By a GenomeWeb staff reporter

NEW YORK (GenomeWeb News) – The US Securities and Exchange Commission is suing two individuals alleging they illegally profited from insider trading of Sequenom and Exact Sciences' stock.

In the lawsuit filed on Wednesday with the US District Court for the Southern District of California, the SEC alleges Brett Cohen and his uncle, David Myers, violated antifraud provisions of federal securities laws when they traded shares based on insider information received from a Sequenom patent agent. The complaint identifies the agent only as "A Tipper" and said he has been with Sequenom since 2002.

A Tipper relayed the information to his brother, identified as "B Tipper," who then passed it on to Cohen — B Tipper's fraternity brother — who alerted Myers.
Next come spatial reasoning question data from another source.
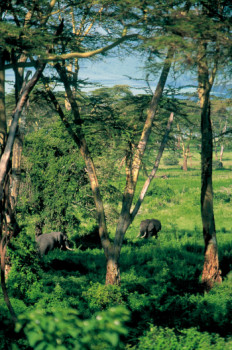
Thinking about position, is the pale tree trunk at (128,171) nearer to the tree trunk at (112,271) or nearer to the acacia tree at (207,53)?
the tree trunk at (112,271)

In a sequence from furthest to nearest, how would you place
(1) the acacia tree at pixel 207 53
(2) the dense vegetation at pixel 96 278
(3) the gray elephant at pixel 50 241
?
1. (3) the gray elephant at pixel 50 241
2. (1) the acacia tree at pixel 207 53
3. (2) the dense vegetation at pixel 96 278

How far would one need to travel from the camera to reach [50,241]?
51.9 ft

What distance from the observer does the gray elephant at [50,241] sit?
15.8 metres

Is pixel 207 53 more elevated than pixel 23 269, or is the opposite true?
pixel 207 53

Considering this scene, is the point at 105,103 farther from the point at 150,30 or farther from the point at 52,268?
the point at 52,268

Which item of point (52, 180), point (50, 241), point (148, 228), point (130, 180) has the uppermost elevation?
point (130, 180)

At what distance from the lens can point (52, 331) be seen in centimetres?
302

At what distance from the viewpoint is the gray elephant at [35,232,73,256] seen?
1577cm

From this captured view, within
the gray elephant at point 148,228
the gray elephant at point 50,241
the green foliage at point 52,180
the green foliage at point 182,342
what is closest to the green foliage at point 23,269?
the green foliage at point 182,342

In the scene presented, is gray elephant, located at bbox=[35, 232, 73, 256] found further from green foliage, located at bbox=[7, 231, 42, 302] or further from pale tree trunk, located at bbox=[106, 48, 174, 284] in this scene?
pale tree trunk, located at bbox=[106, 48, 174, 284]

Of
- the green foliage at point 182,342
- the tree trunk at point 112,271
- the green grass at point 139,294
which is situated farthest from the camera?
the tree trunk at point 112,271

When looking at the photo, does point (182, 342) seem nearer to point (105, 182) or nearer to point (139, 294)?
point (139, 294)

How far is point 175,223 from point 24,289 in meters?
14.1

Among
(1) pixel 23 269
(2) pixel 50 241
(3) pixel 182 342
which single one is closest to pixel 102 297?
(1) pixel 23 269
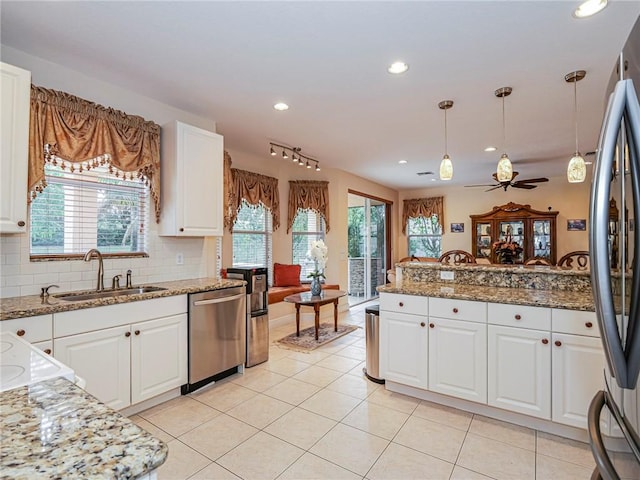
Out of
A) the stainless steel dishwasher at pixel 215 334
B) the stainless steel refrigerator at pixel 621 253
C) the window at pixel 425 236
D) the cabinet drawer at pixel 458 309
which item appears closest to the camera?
the stainless steel refrigerator at pixel 621 253

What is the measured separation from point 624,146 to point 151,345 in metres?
2.83

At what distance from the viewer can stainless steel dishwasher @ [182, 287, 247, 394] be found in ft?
9.25

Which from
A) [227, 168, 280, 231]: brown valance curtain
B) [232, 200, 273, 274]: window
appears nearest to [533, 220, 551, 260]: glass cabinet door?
[227, 168, 280, 231]: brown valance curtain

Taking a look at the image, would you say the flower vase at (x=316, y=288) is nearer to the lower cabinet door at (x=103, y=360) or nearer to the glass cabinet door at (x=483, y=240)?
the lower cabinet door at (x=103, y=360)

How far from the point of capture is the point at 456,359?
2.52 m

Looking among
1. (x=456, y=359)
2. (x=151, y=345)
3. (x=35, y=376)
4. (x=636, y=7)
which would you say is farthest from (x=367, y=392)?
(x=636, y=7)

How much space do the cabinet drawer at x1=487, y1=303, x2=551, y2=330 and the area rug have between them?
2.27 meters

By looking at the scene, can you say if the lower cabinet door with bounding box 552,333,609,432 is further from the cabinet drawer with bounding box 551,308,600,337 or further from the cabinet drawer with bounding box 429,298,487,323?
the cabinet drawer with bounding box 429,298,487,323

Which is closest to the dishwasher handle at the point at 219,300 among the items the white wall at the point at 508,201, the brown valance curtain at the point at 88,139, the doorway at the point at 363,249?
the brown valance curtain at the point at 88,139

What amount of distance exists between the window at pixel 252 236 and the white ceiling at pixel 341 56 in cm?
149

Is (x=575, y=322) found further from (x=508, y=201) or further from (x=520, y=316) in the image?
(x=508, y=201)

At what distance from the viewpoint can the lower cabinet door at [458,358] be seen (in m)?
2.42

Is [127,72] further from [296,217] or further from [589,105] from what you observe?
[589,105]

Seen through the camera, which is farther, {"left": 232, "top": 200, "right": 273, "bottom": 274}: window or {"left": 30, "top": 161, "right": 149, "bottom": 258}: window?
{"left": 232, "top": 200, "right": 273, "bottom": 274}: window
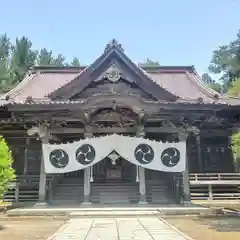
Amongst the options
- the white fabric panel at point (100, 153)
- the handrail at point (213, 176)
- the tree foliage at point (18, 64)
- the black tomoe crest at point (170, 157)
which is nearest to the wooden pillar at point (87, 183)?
the white fabric panel at point (100, 153)

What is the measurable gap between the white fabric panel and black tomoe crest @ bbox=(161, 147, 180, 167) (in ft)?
0.37

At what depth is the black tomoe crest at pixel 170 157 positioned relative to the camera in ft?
56.0

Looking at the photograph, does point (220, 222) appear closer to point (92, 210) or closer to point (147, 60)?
point (92, 210)

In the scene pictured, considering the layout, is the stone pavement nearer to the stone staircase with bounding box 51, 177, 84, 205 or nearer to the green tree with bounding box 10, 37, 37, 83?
the stone staircase with bounding box 51, 177, 84, 205

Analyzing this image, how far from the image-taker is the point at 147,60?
8081 cm

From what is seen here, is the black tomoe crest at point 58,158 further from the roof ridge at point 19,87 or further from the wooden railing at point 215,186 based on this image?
the wooden railing at point 215,186

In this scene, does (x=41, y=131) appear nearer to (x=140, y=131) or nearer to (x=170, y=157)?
(x=140, y=131)

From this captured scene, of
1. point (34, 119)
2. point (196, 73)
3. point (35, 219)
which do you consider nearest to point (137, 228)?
point (35, 219)

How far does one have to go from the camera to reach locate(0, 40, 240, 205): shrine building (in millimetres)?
16812

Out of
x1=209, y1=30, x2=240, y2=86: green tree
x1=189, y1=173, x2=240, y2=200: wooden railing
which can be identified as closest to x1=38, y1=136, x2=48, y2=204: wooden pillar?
x1=189, y1=173, x2=240, y2=200: wooden railing

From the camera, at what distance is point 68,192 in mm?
18859

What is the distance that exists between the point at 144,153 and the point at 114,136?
62.1 inches

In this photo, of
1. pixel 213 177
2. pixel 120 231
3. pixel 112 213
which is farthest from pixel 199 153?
pixel 120 231

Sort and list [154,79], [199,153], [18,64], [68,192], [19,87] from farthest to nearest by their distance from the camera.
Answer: [18,64] → [19,87] → [154,79] → [199,153] → [68,192]
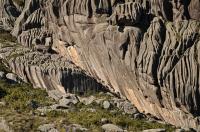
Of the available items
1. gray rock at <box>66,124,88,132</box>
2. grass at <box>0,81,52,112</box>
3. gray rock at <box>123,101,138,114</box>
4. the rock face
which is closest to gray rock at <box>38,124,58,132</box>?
gray rock at <box>66,124,88,132</box>

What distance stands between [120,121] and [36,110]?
1342 centimetres

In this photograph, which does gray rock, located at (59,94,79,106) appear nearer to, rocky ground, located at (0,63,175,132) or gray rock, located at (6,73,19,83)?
rocky ground, located at (0,63,175,132)

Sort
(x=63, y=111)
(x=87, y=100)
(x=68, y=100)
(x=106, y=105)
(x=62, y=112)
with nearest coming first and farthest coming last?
(x=62, y=112) → (x=63, y=111) → (x=106, y=105) → (x=68, y=100) → (x=87, y=100)

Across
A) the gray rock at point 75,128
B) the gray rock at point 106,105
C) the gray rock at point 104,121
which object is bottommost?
the gray rock at point 106,105

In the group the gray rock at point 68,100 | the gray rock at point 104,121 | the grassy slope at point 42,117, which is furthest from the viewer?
the gray rock at point 68,100

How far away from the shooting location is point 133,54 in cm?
8200

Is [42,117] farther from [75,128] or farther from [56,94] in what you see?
[56,94]

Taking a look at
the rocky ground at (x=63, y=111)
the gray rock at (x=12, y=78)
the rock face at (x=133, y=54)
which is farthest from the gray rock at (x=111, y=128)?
the gray rock at (x=12, y=78)

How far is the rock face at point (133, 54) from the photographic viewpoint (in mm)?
75562

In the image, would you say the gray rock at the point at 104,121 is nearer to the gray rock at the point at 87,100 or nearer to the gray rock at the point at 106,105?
the gray rock at the point at 106,105

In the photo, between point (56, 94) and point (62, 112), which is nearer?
point (62, 112)

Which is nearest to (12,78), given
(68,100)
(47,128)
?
(68,100)

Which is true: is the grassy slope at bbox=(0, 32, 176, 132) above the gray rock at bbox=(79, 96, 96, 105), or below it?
above

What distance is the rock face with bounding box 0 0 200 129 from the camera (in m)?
75.6
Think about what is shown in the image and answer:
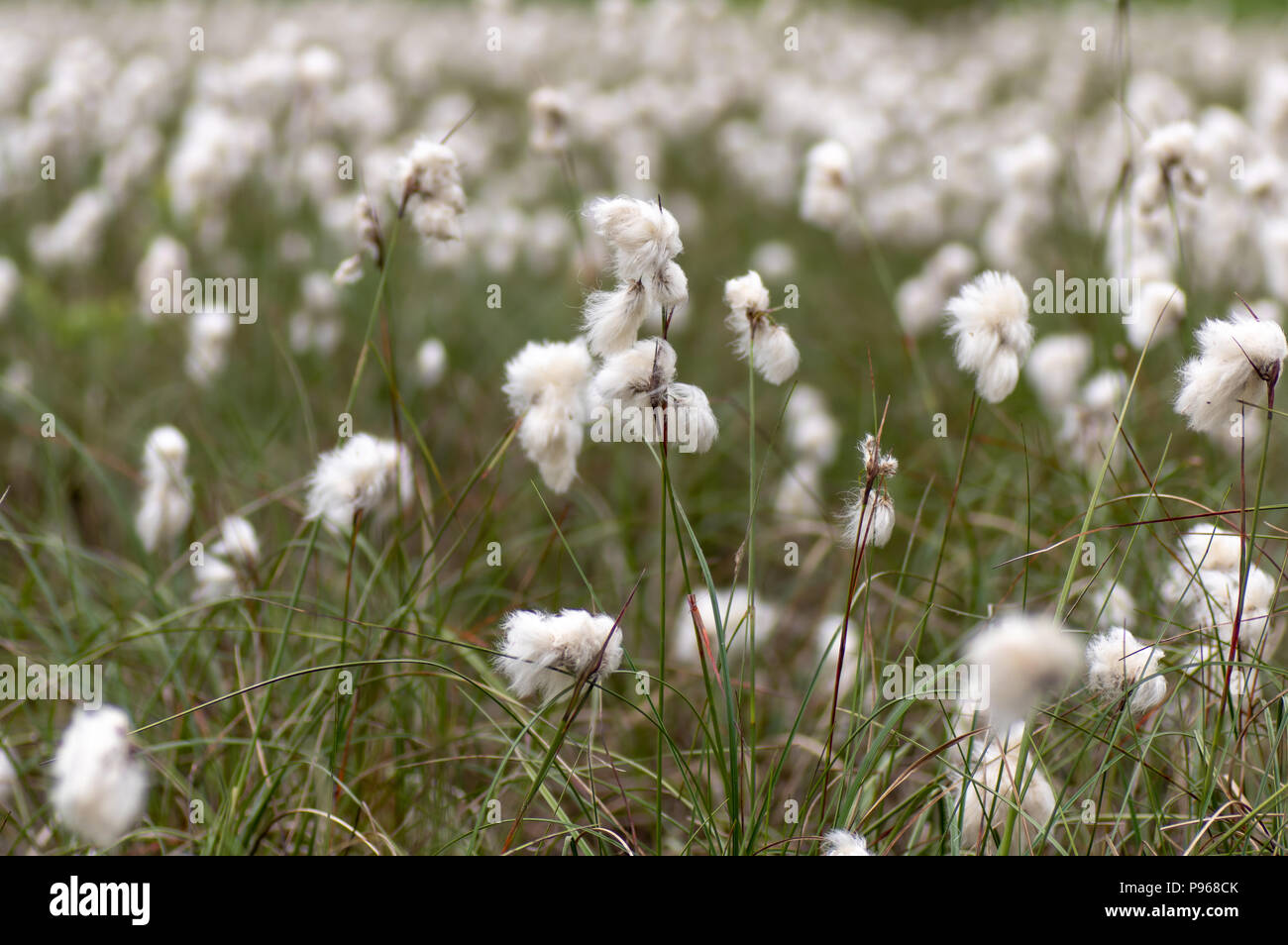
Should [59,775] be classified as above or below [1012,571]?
below

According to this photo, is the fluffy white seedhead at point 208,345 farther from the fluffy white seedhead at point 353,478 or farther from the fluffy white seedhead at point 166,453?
the fluffy white seedhead at point 353,478

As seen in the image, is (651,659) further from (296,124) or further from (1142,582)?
(296,124)

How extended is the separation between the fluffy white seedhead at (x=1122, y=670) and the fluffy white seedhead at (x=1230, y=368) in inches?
15.2

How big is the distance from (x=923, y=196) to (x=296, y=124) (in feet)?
10.2

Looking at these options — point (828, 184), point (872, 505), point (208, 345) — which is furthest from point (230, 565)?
point (828, 184)

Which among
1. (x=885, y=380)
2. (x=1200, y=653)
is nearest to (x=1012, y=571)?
(x=1200, y=653)

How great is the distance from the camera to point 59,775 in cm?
124

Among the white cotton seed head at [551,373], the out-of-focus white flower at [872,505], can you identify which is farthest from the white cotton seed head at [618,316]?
the out-of-focus white flower at [872,505]

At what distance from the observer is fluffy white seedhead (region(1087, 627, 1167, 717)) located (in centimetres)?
164

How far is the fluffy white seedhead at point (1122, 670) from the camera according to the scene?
1.64 m

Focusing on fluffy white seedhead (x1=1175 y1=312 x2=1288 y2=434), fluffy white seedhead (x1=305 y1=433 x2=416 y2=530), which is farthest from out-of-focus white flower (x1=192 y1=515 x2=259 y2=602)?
fluffy white seedhead (x1=1175 y1=312 x2=1288 y2=434)

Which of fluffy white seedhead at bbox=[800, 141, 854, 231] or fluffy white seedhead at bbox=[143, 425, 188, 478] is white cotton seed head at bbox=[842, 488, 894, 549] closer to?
fluffy white seedhead at bbox=[800, 141, 854, 231]

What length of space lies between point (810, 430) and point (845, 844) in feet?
6.67

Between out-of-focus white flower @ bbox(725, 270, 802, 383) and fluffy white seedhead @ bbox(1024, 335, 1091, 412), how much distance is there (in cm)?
176
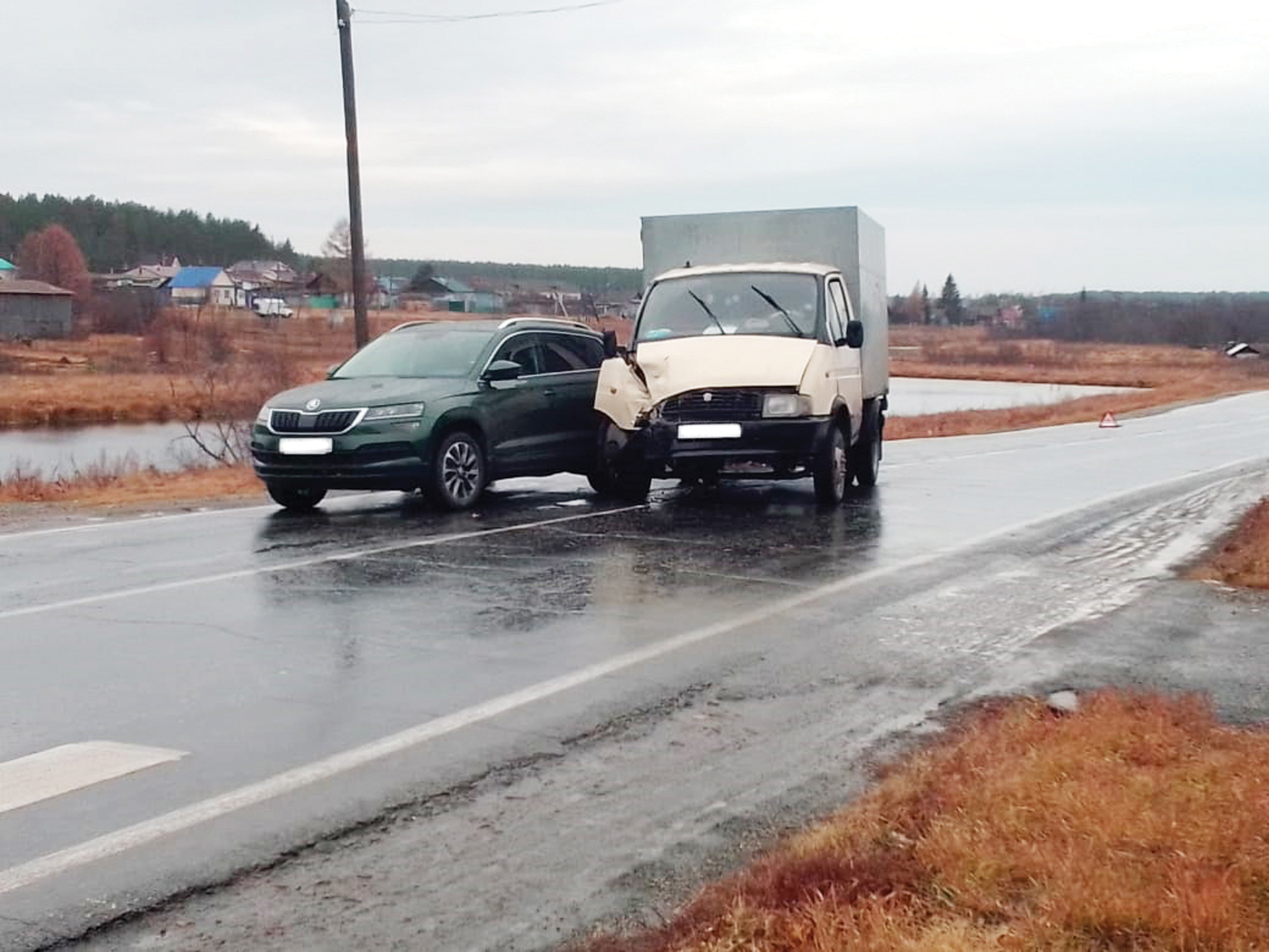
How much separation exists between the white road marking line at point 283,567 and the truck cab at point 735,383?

Myers, executive vice president of I.SO Italia, a tanning bed sales company in Cleveland, illegally profited from trading Exact Sciences' shares after receiving information about Sequenom's intent to acquire Exact Sciences in 2009, before the proposed deal had been made public, the SEC alleges. The hostile takeover never went through, as Genzyme stepped in and provided Exact Sciences with a cash infusion of $24.5 million.

The SEC also accuses Myers of illegally profiting from trading Sequenom shares after A Tipper had alerted him about Sequenom's mishandling of data that resulted in the delay of its SEQureDx Down syndrome test before the company had publicly announced it in April 2009.

In total, Myers made $607,640 illegally, according to the SEC. While he and Cohen, the owner of BAC Consulting, a business consulting firm in the Baltimore area, are named as defendants in the suit, A Tipper and B Tipper are not.

Sequenom did not respond to an inquiry in time for the publication of this story and it was unclear if A Tipper was still with the firm. The SEC, however, said that he had breached his fiduciary duty to Sequenom's shareholders by his actions.

The SEC is asking that Cohen and Myers turn over their profits from the alleged illegal trades, with prejudgment interest. It also asked the court to order them to pay civil penalties.